WithRequireConfigFile causes parsing to fail if no config file is loaded. Use this when your application requires configuration from at least one .env or JSON file, but doesn't care which specific file provides it.

func WithRequiredIfNoDefault

func WithRequiredIfNoDefault() Option

WithRequiredIfNoDefault makes fields without defaults required.

func WithStage

func WithStage(stage string) Option

WithStage enables stage-based variable resolution. When set, the parser looks for stage-prefixed variables before falling back to the base variable.

This is useful for multi-environment configurations where some variables differ per environment while others remain the same.

Example: WithStage("PROD") causes PORT to look for PROD_PORT first, then PORT.

func WithTagName

func WithTagName(envTag, defaultTag string) Option

WithTagName sets custom tag names.

func WithUseFieldName

func WithUseFieldName() Option

WithUseFieldName uses field names as env var names when no tag is present.

type Options

type Options struct {
	// Environment is a custom map of environment variables.
	// If nil, os.Environ() is used.
	Environment map[string]string

	// Prefix is prepended to all env var lookups.
	// Example: Prefix="MYAPP" means HOST becomes MYAPP_HOST
	Prefix string

	// Stage enables stage-based variable resolution.
	// If set, looks for STAGE_VARNAME before VARNAME.
	// Example: Stage="PROD" means PORT looks for PROD_PORT first, then PORT.
	Stage string

	// EnvFiles is a list of .env files to load.
	// Later files override earlier ones.
	EnvFiles []string

	// JSONFiles is a list of JSON config files to load.
	// Later files override earlier ones.
	JSONFiles []string

	// TagName is the struct tag to use for env var names (default: "env").
	TagName string

	// DefaultTagName is the tag for default values (default: "default").
	DefaultTagName string

	// RequiredIfNoDefault makes fields without defaults required.
	RequiredIfNoDefault bool

	// UseFieldNameByDefault uses the field name (converted to UPPER_SNAKE_CASE)
	// if no env tag is specified.
	UseFieldNameByDefault bool

	// FuncMap provides custom parsers for specific types.
	FuncMap map[reflect.Type]ParserFunc

	// OnSet is called whenever a field value is set.
	OnSet OnSetFunc

	// RequireConfigFile causes an error if no config file (.env or JSON) is loaded.
	// By default, missing config files are silently skipped.
	RequireConfigFile bool
}

Options configures the parsing behavior for Parse and ParseInto. Options are typically set using functional option helpers like WithPrefix, WithEnvFile, etc., rather than by constructing this struct directly.

type ParseError

type ParseError struct {
	Err error
}

ParseError represents a general parsing error that occurs during configuration loading. It wraps underlying errors for additional context.

func (*ParseError) Error

func (e *ParseError) Error() string

func (*ParseError) Unwrap

func (e *ParseError) Unwrap() error

type ParserFunc

type ParserFunc func(value string) (any, error)
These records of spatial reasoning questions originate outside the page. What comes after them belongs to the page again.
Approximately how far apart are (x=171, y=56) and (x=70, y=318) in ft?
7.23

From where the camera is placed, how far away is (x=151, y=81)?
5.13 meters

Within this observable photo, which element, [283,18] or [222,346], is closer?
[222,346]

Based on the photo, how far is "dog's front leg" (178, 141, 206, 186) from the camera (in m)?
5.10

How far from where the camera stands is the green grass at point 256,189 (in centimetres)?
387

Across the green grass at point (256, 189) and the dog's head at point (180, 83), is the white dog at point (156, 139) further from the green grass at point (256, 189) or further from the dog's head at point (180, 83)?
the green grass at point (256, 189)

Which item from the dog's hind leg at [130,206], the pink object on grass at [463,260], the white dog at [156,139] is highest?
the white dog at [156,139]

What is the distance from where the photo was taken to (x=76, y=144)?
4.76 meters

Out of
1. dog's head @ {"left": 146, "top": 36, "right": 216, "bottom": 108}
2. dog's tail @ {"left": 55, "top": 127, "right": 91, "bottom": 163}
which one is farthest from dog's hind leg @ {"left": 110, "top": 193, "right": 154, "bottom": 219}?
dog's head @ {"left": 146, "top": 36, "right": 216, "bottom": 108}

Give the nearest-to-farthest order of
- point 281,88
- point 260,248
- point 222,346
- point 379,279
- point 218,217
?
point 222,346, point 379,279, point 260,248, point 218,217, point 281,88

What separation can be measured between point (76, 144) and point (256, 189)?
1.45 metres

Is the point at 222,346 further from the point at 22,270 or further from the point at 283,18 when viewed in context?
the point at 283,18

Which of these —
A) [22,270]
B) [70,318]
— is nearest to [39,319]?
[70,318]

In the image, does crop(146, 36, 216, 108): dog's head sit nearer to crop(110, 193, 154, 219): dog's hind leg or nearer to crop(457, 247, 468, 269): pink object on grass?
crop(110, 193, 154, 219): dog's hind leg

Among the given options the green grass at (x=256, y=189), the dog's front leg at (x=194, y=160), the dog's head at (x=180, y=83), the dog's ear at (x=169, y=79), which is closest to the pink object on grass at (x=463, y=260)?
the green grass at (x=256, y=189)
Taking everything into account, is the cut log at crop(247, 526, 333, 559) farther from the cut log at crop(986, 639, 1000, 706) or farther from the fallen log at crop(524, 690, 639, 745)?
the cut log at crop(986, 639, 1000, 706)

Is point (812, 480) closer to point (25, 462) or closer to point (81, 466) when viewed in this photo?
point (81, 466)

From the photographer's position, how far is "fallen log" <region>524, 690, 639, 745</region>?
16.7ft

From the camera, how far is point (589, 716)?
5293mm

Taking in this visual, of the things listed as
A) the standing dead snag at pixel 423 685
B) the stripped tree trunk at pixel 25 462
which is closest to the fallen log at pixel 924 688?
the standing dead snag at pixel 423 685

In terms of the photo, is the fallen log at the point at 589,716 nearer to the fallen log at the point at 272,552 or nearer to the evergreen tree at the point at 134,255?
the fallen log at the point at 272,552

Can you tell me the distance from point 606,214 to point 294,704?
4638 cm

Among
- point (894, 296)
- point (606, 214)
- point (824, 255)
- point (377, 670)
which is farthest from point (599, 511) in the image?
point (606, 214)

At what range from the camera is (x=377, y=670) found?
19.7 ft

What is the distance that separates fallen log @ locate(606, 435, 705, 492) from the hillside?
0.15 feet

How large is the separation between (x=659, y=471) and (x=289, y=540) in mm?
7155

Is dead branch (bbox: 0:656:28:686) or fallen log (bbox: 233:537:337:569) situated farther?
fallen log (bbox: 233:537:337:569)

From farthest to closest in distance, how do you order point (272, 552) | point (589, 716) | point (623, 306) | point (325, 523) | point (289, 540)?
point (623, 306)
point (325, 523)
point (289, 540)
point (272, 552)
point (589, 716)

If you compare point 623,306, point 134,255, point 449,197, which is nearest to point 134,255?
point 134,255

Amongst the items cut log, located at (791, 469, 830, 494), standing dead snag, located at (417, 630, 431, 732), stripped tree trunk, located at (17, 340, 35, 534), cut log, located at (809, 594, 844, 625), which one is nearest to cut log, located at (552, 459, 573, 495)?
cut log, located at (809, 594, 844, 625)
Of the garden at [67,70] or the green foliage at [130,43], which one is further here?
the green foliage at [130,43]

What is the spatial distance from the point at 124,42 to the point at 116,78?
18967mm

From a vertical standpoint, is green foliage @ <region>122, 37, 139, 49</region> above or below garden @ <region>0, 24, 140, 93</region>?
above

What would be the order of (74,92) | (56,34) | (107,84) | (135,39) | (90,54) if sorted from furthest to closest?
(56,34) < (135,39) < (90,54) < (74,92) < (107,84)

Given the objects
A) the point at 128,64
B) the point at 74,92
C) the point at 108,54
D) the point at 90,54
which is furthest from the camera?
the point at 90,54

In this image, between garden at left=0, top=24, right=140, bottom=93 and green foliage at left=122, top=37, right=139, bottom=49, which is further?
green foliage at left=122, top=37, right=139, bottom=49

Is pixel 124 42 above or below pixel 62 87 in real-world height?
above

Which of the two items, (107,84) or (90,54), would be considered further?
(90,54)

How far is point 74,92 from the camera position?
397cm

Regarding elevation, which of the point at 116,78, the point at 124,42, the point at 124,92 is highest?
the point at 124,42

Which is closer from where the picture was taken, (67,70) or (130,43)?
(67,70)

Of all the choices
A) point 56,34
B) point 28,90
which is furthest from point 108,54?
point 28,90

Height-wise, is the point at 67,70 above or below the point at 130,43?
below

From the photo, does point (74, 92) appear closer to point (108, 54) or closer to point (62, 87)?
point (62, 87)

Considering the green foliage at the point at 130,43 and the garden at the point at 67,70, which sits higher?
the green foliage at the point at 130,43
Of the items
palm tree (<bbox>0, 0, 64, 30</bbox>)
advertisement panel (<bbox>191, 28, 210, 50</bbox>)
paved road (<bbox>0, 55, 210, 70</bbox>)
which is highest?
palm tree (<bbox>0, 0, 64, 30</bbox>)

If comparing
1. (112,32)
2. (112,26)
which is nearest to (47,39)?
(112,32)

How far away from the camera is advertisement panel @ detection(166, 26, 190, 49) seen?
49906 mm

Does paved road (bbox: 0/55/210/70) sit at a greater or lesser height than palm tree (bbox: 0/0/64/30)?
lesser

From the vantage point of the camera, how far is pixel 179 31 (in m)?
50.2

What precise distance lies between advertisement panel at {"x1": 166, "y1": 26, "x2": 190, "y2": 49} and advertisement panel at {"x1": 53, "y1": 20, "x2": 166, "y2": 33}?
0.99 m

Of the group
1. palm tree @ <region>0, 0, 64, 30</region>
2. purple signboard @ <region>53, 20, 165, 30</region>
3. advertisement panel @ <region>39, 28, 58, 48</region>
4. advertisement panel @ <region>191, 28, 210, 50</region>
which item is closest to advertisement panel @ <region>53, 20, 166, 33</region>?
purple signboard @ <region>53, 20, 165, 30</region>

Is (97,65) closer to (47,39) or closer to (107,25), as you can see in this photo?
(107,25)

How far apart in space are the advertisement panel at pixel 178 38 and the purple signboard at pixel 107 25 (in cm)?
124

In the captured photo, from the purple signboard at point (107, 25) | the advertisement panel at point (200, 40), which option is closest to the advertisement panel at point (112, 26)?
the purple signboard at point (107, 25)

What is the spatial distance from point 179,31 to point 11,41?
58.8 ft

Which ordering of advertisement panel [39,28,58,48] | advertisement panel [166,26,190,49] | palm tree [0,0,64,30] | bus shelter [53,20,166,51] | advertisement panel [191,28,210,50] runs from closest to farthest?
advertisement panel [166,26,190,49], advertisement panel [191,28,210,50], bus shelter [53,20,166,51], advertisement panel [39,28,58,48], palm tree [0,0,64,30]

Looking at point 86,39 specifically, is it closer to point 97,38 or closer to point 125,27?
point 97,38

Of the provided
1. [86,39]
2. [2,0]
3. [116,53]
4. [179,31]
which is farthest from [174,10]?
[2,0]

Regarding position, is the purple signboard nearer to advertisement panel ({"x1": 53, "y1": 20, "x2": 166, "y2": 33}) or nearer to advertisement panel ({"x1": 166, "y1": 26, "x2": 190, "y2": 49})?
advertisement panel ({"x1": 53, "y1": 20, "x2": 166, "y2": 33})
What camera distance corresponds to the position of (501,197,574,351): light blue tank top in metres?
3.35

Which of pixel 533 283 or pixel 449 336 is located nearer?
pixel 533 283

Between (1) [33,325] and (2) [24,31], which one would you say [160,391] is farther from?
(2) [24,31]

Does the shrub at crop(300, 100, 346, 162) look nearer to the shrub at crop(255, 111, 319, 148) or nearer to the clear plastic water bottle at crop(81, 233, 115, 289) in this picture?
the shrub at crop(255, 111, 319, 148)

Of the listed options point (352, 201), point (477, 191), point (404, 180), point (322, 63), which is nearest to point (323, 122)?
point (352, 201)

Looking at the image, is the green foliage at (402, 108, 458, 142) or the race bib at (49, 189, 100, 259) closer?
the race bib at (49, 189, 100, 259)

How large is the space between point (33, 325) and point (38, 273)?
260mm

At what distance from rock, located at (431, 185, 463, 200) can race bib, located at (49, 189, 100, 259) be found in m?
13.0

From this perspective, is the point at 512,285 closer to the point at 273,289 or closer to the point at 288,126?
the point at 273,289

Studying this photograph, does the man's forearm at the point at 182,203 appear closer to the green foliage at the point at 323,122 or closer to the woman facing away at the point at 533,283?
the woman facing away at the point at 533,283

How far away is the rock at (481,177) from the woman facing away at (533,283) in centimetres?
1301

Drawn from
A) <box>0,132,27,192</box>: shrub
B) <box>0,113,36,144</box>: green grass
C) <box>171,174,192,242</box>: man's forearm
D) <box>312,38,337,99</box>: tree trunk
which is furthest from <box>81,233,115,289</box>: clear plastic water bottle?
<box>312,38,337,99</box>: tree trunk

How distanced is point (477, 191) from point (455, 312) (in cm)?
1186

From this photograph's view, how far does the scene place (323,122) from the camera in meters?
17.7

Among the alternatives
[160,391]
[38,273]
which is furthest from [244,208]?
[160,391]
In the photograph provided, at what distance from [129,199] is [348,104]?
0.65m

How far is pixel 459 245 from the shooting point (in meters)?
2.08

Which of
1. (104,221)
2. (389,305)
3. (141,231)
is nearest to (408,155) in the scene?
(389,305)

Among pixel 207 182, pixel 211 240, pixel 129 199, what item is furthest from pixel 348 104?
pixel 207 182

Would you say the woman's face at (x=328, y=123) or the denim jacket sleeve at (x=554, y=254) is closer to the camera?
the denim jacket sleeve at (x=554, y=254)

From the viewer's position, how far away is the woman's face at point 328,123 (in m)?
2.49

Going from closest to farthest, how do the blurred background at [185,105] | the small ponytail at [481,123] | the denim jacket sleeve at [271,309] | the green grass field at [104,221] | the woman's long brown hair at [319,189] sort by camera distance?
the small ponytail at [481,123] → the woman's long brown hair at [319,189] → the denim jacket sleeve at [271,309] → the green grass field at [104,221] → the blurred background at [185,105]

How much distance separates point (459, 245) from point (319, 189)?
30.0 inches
ParserFunc is a function that parses a string value into a typed value. It is used with WithParser to provide custom parsing logic for specific types.

type VarNotSetError

type VarNotSetError struct {
	Field  string // Name of the struct field
	EnvVar string // Environment variable that was not set
}

VarNotSetError indicates a required environment variable is not set. This occurs when a field is marked with the "required" tag option or when WithRequiredIfNoDefault is used and no default value is provided.